Samsung / walrus

WebAssembly Lightweight RUntime
Apache License 2.0
40 stars 10 forks source link

Add size to variable sized byte codes #86

Closed zherczeg closed 1 year ago

zherczeg commented 1 year ago

Are the variable sized byte codes pointer aligned? It seems to me a list of uint16_t values are added after them, but there is no aligning, so the next byte code might be unaligned. Unaligned accesses are generally slower.

ksh8281 commented 1 year ago

IHMO We should not save offset size on ByteCode because we can compute it.

I think saving offset size can cause these effects

pros . exceution speed can be better. (offset computing time is not required)

cons . bigger ByteCode size . exceution speed can be slower. (cpu cache miss will increase due to bigger code)

I think we can run make benchmark for this. (consider add size on bytecode or not)

How do you think?

zherczeg commented 1 year ago

I am neutral. We already have a variant of the code which computes the sizes, but it does not look nice so this idea was suggested.
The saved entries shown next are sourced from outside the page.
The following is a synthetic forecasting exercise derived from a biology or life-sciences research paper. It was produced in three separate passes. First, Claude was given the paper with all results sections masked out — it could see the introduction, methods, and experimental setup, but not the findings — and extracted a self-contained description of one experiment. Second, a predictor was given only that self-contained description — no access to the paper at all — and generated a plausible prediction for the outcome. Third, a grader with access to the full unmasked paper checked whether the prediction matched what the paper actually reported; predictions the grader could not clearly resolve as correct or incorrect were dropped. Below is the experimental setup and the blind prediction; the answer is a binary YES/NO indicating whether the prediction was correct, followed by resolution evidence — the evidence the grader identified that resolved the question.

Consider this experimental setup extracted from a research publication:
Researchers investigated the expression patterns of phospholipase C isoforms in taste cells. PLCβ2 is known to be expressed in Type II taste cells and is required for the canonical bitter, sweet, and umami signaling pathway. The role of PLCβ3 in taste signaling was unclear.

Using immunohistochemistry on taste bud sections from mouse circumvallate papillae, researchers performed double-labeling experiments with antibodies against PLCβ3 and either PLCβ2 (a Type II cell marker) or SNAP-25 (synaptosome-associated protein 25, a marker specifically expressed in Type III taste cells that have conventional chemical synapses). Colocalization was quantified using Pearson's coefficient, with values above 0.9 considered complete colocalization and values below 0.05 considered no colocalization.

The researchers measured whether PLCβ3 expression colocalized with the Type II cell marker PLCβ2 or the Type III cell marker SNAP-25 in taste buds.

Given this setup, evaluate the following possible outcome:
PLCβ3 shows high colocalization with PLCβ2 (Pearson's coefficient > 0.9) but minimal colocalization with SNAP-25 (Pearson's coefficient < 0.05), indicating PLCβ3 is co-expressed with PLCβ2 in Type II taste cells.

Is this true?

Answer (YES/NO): NO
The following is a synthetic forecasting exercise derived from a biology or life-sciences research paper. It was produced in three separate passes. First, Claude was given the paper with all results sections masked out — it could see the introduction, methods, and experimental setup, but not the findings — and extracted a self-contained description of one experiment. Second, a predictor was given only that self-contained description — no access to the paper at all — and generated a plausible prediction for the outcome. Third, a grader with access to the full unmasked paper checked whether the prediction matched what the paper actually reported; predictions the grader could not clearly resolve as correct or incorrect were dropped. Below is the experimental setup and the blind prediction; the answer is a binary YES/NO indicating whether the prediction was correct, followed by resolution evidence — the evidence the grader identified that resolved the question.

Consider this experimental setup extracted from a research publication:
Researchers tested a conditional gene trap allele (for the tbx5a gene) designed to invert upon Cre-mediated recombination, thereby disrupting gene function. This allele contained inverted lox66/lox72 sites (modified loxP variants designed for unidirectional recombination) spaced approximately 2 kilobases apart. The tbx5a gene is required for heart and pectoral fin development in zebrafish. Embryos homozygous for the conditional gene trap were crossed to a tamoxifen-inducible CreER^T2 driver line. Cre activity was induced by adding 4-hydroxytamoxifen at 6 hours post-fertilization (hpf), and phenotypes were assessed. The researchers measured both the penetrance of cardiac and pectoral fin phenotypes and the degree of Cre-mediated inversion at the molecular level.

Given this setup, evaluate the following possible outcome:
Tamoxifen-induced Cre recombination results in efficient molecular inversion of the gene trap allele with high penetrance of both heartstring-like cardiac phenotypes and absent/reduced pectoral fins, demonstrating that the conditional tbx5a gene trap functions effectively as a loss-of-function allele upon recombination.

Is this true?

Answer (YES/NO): NO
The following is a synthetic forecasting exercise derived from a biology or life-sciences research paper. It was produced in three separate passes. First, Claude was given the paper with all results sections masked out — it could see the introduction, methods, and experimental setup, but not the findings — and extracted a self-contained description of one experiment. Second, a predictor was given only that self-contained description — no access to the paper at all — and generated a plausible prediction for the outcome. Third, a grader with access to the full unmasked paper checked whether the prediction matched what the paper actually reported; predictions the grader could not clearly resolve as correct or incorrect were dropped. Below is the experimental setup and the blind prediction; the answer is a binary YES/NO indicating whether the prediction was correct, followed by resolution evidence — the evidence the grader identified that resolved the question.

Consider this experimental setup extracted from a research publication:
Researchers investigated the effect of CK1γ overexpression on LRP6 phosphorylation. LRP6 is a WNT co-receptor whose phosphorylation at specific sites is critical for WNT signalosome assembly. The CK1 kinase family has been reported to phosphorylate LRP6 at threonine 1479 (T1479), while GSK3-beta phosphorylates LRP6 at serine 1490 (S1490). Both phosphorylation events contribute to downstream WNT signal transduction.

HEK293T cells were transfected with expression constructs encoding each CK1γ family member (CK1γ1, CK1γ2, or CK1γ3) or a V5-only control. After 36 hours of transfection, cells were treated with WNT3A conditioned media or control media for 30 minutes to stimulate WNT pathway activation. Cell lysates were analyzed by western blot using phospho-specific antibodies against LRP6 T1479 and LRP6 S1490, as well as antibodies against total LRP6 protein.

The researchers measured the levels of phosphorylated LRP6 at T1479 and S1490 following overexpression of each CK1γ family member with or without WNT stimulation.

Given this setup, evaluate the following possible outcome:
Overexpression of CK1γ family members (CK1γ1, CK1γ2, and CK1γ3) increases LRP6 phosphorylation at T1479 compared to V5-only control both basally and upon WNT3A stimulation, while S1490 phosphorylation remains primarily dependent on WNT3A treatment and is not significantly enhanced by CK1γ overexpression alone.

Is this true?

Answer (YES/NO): NO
Is there a benchmark you prefer? Or shall we just use a C program compiled by emscripten? We also want to measure the effect of executing unaligned byte code (currently a single offset makes the following byte code unaligned).
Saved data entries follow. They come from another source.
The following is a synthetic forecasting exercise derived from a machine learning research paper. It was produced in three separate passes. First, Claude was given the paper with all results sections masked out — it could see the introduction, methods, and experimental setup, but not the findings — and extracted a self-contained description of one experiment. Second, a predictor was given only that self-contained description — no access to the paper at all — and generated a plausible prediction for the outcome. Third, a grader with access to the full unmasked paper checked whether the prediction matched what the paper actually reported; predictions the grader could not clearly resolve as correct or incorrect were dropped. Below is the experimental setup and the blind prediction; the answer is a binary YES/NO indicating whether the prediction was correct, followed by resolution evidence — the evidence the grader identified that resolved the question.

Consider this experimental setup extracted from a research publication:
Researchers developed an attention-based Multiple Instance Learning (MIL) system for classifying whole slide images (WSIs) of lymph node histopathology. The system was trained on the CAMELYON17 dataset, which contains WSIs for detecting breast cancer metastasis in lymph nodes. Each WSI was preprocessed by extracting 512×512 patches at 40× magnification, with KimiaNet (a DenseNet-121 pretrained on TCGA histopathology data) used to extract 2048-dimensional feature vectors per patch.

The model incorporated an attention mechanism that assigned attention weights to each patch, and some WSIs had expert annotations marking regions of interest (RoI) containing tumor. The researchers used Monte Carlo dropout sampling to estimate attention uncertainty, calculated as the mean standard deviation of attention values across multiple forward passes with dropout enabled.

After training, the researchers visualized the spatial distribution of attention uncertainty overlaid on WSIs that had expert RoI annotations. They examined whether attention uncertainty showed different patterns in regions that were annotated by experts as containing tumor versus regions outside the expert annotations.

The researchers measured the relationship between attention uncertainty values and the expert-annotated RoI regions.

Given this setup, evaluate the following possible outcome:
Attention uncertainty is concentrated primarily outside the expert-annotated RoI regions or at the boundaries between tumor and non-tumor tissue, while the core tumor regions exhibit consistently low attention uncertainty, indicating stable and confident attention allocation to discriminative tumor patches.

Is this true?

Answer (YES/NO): YES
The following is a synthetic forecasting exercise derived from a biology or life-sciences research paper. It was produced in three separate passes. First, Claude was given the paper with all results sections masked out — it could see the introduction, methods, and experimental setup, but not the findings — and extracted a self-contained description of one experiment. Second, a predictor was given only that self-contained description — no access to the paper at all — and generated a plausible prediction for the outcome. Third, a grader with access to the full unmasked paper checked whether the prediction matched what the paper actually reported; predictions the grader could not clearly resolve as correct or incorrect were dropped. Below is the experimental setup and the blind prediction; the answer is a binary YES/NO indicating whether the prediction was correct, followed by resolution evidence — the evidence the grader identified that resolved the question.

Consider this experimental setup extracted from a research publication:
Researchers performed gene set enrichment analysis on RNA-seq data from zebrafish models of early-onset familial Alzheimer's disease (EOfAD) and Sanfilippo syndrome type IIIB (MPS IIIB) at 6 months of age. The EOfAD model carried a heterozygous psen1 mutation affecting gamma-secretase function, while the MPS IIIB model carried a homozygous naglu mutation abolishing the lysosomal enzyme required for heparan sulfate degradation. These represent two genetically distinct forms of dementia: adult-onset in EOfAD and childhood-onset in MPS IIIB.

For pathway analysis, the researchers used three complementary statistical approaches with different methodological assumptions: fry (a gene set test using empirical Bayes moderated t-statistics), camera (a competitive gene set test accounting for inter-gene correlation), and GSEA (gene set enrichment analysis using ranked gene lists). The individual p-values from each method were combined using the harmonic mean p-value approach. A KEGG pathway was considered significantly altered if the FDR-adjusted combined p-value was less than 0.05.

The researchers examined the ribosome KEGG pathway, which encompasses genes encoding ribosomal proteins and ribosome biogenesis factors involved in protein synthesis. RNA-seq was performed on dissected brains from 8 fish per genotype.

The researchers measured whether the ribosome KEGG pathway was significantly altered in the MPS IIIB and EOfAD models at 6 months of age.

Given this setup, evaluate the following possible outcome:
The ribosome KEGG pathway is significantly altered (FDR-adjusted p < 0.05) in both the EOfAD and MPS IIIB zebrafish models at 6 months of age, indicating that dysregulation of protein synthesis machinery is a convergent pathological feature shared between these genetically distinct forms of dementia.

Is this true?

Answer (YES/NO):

I am also thinking about a third option: move offsets to a separate stream. This way the byte code would be aligned, and storing the number of offsets is unnecessary. The cost is an extra offset (or pointer) in the other stream.

ksh8281 commented 1 year ago

I don't have any idea of what benchmark suitable for this situation. both of any benchmark or simple program you make are fine for me. and IMO aligned bytecode is good idea.

kulcsaradam commented 1 year ago

I ran some tests with the written quicksort function:

test/perf/quicksort_recursive where max is 100000:
x86-64 old runtime: 0m25,965s new runtime: 0m25,940s
x86-32 old runtime: 0m20,629s new runtime: 0m20,664s
zherczeg commented 1 year ago

@ksh8281 what do you think about the results? I don't see big difference in runtime.

ksh8281 commented 1 year ago

IMHO There is no performance effect, I hardly to think it needs store on bytecode.(it needs more memory) How do you think about this? I adding a util function for compute byte size is good

zherczeg commented 1 year ago

The #82 is doing this, it works without adding anything to the byte code. Is that code is ok for you?

ksh8281 commented 1 year ago

adding ByteCode::getSize function is good for me! inlining getSize function on interpreter should be better

zherczeg commented 1 year ago

I am not sure I follow. Do you want to change the interpreter in some way?

The only disadvantage of the #82 is that it has two size computations, one for the parser, and one for the rest of the code. Duplicated code is hard to maintain, but if we put comments, probably it is manageable.

ksh8281 commented 1 year ago

there is 3 duplicated code(intepreter, parser, bytecode) what compute certain code size. I want to merge 3-of them and inlining the function insted of calling in intepreter(for performance).

kulcsaradam commented 1 year ago

If it would be prefered the function called ByteCode::byteCodeSize could remain in the parser in #82 , since size computations are only used for dumping bytecode in there as far as I know. Then there would be no need to maintain more code or to have a function with an unmanageable number of parameters and it could still be inlined.

Only con is that the function was meant to replace ByteCode::byteCodeSize. What is your take on this?

ksh8281 commented 1 year ago

If there is no performance effect, I hardly to agree adding bytecode size on bytecode just replace "ByteCode::byteCodeSize" is ok. it can remove duplicated code

zherczeg commented 1 year ago

These are the three byte code size getters now:

How would you merge these three?

ksh8281 commented 1 year ago

I understand what you say. It's ok.

zherczeg commented 1 year ago

Shall we do changes with #86? Would be great to merge ByteCode::getSize and WASMParser::getSize, but I don't see any simple way to do it. Maybe if byte code dumping would be done after the byte code parsing is completed, the latter would be unnecessary.